Northrop Wins $160 Million to Develop Aircraft Anti-Missile Protection

Updated

On Wednesday, the Department of Defense announced it has awarded Northrop Grumman a $160 million firm-fixed-price contract modification to procure hardware and support for the Large Aircraft Infrared Countermeasures System (LAIRCM).

LAIRCM began under the Department of the Navy. Strangely, however, DoD is describing the instant contract as coming out of the Air Force's budget; but the current award is being run out of Wright-Patterson Air Force Base in Ohio.

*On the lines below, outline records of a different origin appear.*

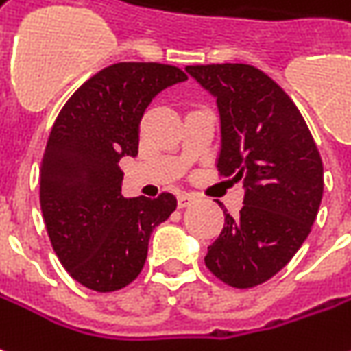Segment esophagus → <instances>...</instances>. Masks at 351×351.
I'll return each mask as SVG.
<instances>
[{"label": "esophagus", "instance_id": "1", "mask_svg": "<svg viewBox=\"0 0 351 351\" xmlns=\"http://www.w3.org/2000/svg\"><path fill=\"white\" fill-rule=\"evenodd\" d=\"M195 199L192 193H180L178 195V209H184V207H188V205H192V201Z\"/></svg>", "mask_w": 351, "mask_h": 351}]
</instances>
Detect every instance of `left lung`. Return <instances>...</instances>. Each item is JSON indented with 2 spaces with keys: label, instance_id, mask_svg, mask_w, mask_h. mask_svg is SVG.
<instances>
[{
  "label": "left lung",
  "instance_id": "8db88e82",
  "mask_svg": "<svg viewBox=\"0 0 351 351\" xmlns=\"http://www.w3.org/2000/svg\"><path fill=\"white\" fill-rule=\"evenodd\" d=\"M186 72L217 97L220 175L245 186L239 217L224 213L205 266L226 285L251 289L287 266L310 234L323 197V161L295 102L262 70L197 64Z\"/></svg>",
  "mask_w": 351,
  "mask_h": 351
}]
</instances>
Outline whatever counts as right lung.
<instances>
[{
    "label": "right lung",
    "mask_w": 351,
    "mask_h": 351,
    "mask_svg": "<svg viewBox=\"0 0 351 351\" xmlns=\"http://www.w3.org/2000/svg\"><path fill=\"white\" fill-rule=\"evenodd\" d=\"M188 80L176 66L117 62L90 75L56 116L39 167V205L66 271L97 293L138 278L154 228L176 197L121 195L119 159L138 154V125L152 99Z\"/></svg>",
    "instance_id": "right-lung-1"
}]
</instances>
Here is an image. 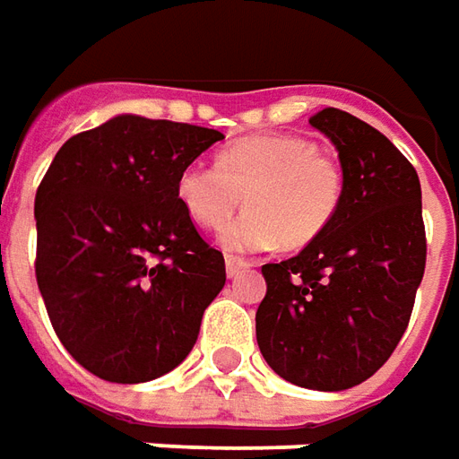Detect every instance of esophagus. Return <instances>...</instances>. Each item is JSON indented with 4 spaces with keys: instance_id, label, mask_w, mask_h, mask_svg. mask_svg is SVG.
<instances>
[{
    "instance_id": "obj_1",
    "label": "esophagus",
    "mask_w": 459,
    "mask_h": 459,
    "mask_svg": "<svg viewBox=\"0 0 459 459\" xmlns=\"http://www.w3.org/2000/svg\"><path fill=\"white\" fill-rule=\"evenodd\" d=\"M251 268V263L248 261H240V258H233V255H229L226 258V275H229L230 281H236L243 271H248Z\"/></svg>"
}]
</instances>
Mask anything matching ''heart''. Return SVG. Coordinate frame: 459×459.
<instances>
[{"label":"heart","instance_id":"b5f03b06","mask_svg":"<svg viewBox=\"0 0 459 459\" xmlns=\"http://www.w3.org/2000/svg\"><path fill=\"white\" fill-rule=\"evenodd\" d=\"M345 176L335 156L300 134H263L216 153V169L188 163L176 178V201L198 229H221L230 253L265 251L283 238L300 248L318 238L341 208Z\"/></svg>","mask_w":459,"mask_h":459}]
</instances>
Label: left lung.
I'll return each mask as SVG.
<instances>
[{
	"instance_id": "1",
	"label": "left lung",
	"mask_w": 459,
	"mask_h": 459,
	"mask_svg": "<svg viewBox=\"0 0 459 459\" xmlns=\"http://www.w3.org/2000/svg\"><path fill=\"white\" fill-rule=\"evenodd\" d=\"M310 126L335 146L345 191L318 238L261 268L255 338L283 380L338 393L377 373L408 328L428 253L422 191L412 163L370 124L323 108Z\"/></svg>"
}]
</instances>
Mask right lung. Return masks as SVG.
Returning <instances> with one entry per match:
<instances>
[{
  "instance_id": "right-lung-1",
  "label": "right lung",
  "mask_w": 459,
  "mask_h": 459,
  "mask_svg": "<svg viewBox=\"0 0 459 459\" xmlns=\"http://www.w3.org/2000/svg\"><path fill=\"white\" fill-rule=\"evenodd\" d=\"M223 134L118 114L54 156L34 201L37 283L74 360L149 383L186 360L226 285L223 253L176 201V178Z\"/></svg>"
}]
</instances>
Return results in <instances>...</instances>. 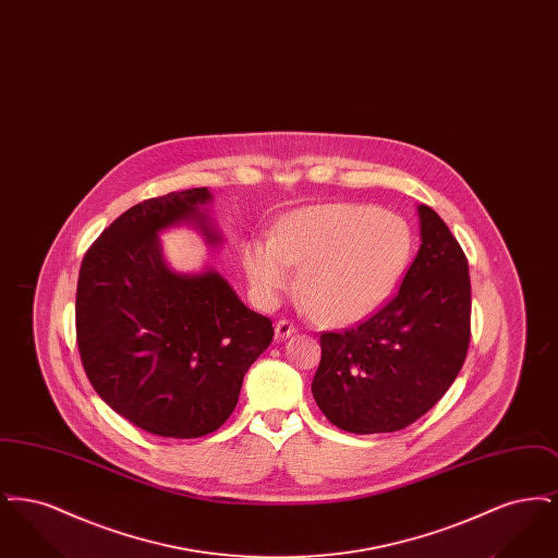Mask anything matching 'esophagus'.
Wrapping results in <instances>:
<instances>
[{"label": "esophagus", "mask_w": 558, "mask_h": 558, "mask_svg": "<svg viewBox=\"0 0 558 558\" xmlns=\"http://www.w3.org/2000/svg\"><path fill=\"white\" fill-rule=\"evenodd\" d=\"M296 332V326L289 322V319H280L276 322V328H274V335H276V341H287L289 337H292Z\"/></svg>", "instance_id": "esophagus-1"}]
</instances>
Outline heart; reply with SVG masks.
Listing matches in <instances>:
<instances>
[{
  "label": "heart",
  "instance_id": "obj_1",
  "mask_svg": "<svg viewBox=\"0 0 558 558\" xmlns=\"http://www.w3.org/2000/svg\"><path fill=\"white\" fill-rule=\"evenodd\" d=\"M412 234L391 213L366 205H318L289 213L274 240H253L244 269L262 301L289 291L299 271V294L322 324L347 326L378 312L408 266Z\"/></svg>",
  "mask_w": 558,
  "mask_h": 558
}]
</instances>
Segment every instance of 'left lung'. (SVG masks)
<instances>
[{"mask_svg":"<svg viewBox=\"0 0 558 558\" xmlns=\"http://www.w3.org/2000/svg\"><path fill=\"white\" fill-rule=\"evenodd\" d=\"M421 246L398 294L371 319L319 337L312 393L347 433L405 428L446 396L471 339L469 264L444 219L418 205Z\"/></svg>","mask_w":558,"mask_h":558,"instance_id":"1","label":"left lung"}]
</instances>
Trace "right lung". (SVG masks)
Returning a JSON list of instances; mask_svg holds the SVG:
<instances>
[{
  "label": "right lung",
  "instance_id": "right-lung-1",
  "mask_svg": "<svg viewBox=\"0 0 558 558\" xmlns=\"http://www.w3.org/2000/svg\"><path fill=\"white\" fill-rule=\"evenodd\" d=\"M209 187L169 192L123 213L83 257L77 345L96 393L153 435L192 439L223 425L251 364L266 351L271 319L248 310L205 264L178 271L160 234L192 228L217 248Z\"/></svg>",
  "mask_w": 558,
  "mask_h": 558
}]
</instances>
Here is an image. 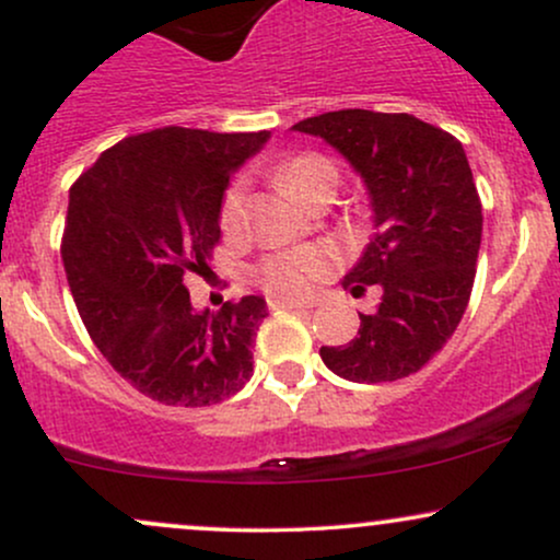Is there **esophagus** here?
Segmentation results:
<instances>
[{"instance_id": "34e87169", "label": "esophagus", "mask_w": 560, "mask_h": 560, "mask_svg": "<svg viewBox=\"0 0 560 560\" xmlns=\"http://www.w3.org/2000/svg\"><path fill=\"white\" fill-rule=\"evenodd\" d=\"M268 307H271V311H302V307H313V302L289 300V298H268Z\"/></svg>"}]
</instances>
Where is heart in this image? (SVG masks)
<instances>
[{"instance_id": "b5f03b06", "label": "heart", "mask_w": 560, "mask_h": 560, "mask_svg": "<svg viewBox=\"0 0 560 560\" xmlns=\"http://www.w3.org/2000/svg\"><path fill=\"white\" fill-rule=\"evenodd\" d=\"M276 178L307 202L316 191L331 189L339 182L337 165L329 158L316 155V152H302L284 160L276 168ZM244 215H247V189L244 182L229 184L221 199V226L226 234H236L244 226ZM329 258L320 247L313 244H300V247L276 249L266 255L258 266H255V281L271 294H287V298H302V294L313 292V287L324 279Z\"/></svg>"}]
</instances>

LAIRCM uses Northrop's high-intensity Viper Laser to target and blind incoming heat-seeking missiles, to disable them before they can engage an aircraft on which it is installed. It is currently in operational use upon Sikorsky CH-53E helicopters, but plans are to install it also upon many different kinds of fixed-wing transport aircraft, such as C-17 and C-130 transports , as well as helicopters.


Low-end estimates of the system's cost suggest that each LAIRCM system installed upon an aircraft will cost at least $3 million. Northrop has estimated, however, that a similar system being researched back in 2008 -- then known as the "Guardian" -- could cost as little as $1 million per system when produced at scale.

Northrop has been very active in the anti-missile countermeasures space of late. Last month, the company announced it had delivered demonstration versions of its new Common Infrared Countermeasures missile defense system to the U.S. Army ahead of schedule.